Count all lines holding "States" in the data below and say the number, nothing more.

*** Opening of GIVEN ENTRIES ***

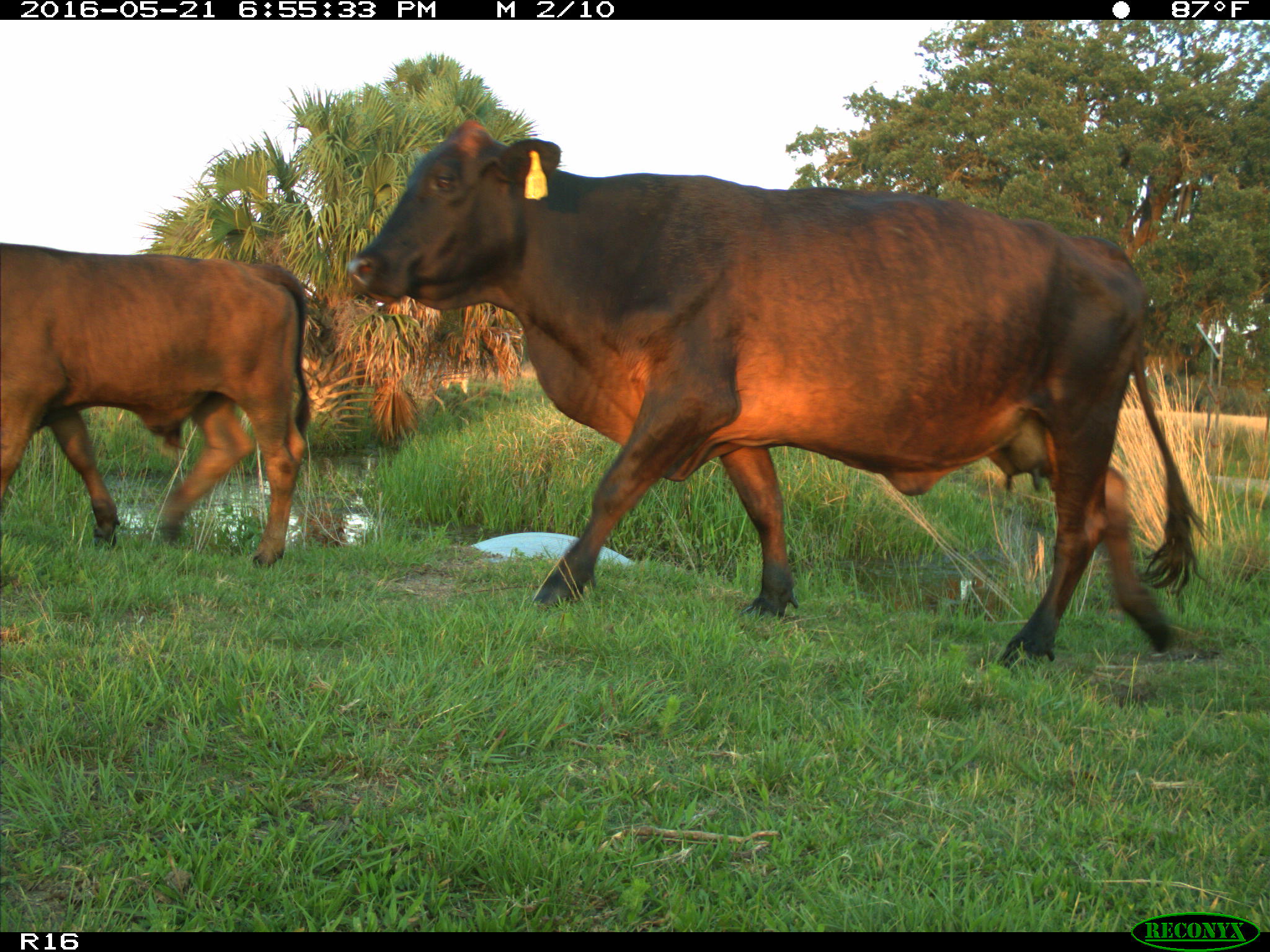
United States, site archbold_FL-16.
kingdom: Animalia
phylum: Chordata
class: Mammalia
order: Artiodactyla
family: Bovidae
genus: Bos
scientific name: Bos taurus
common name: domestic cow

*** Close of GIVEN ENTRIES ***
*** Opening of GIVEN ENTRIES ***

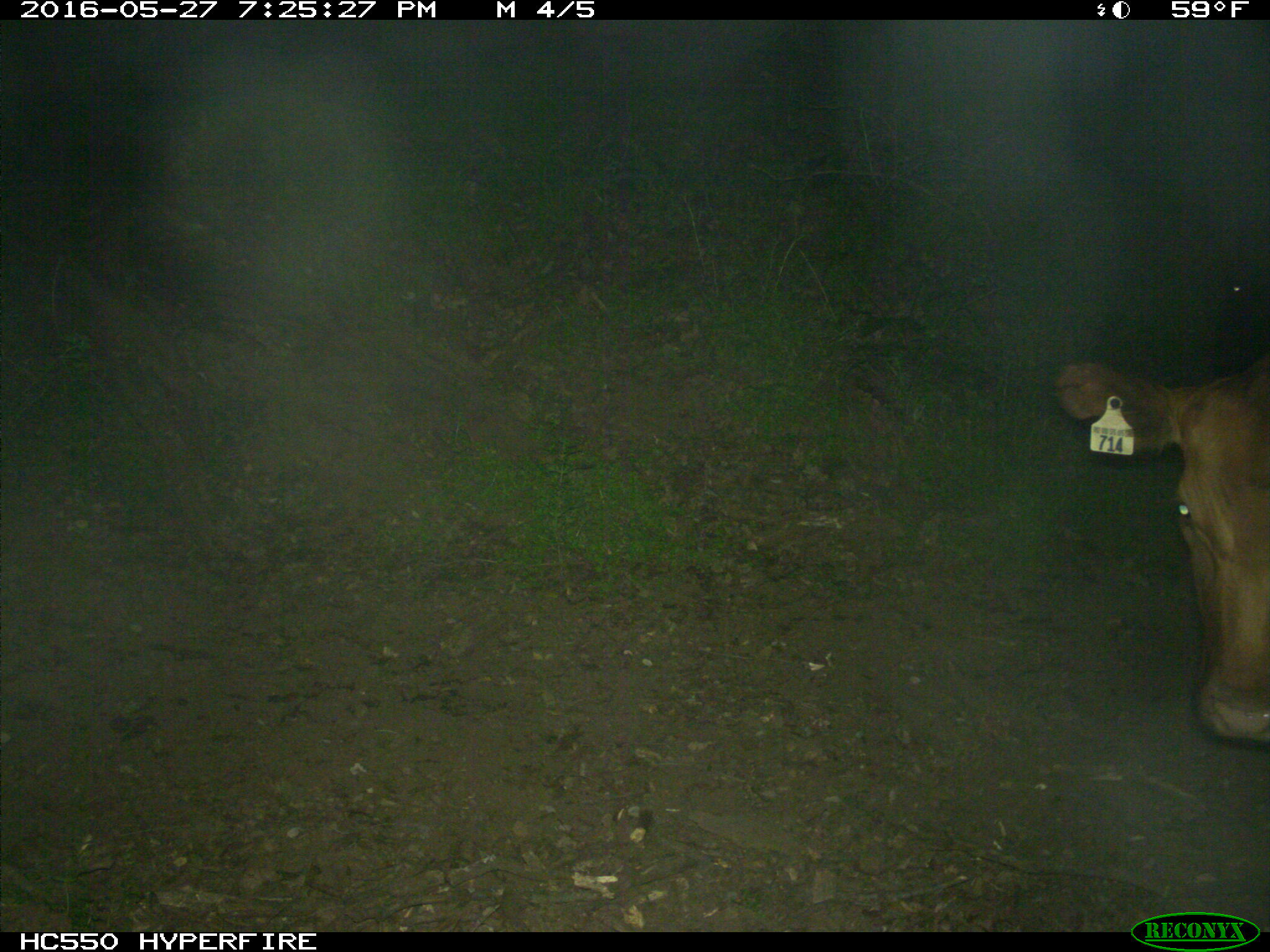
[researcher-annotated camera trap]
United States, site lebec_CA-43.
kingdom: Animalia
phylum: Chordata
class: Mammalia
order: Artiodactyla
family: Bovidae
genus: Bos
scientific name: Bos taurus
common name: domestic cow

*** Close of GIVEN ENTRIES ***

● **EXERCISE SOLUTION**: 2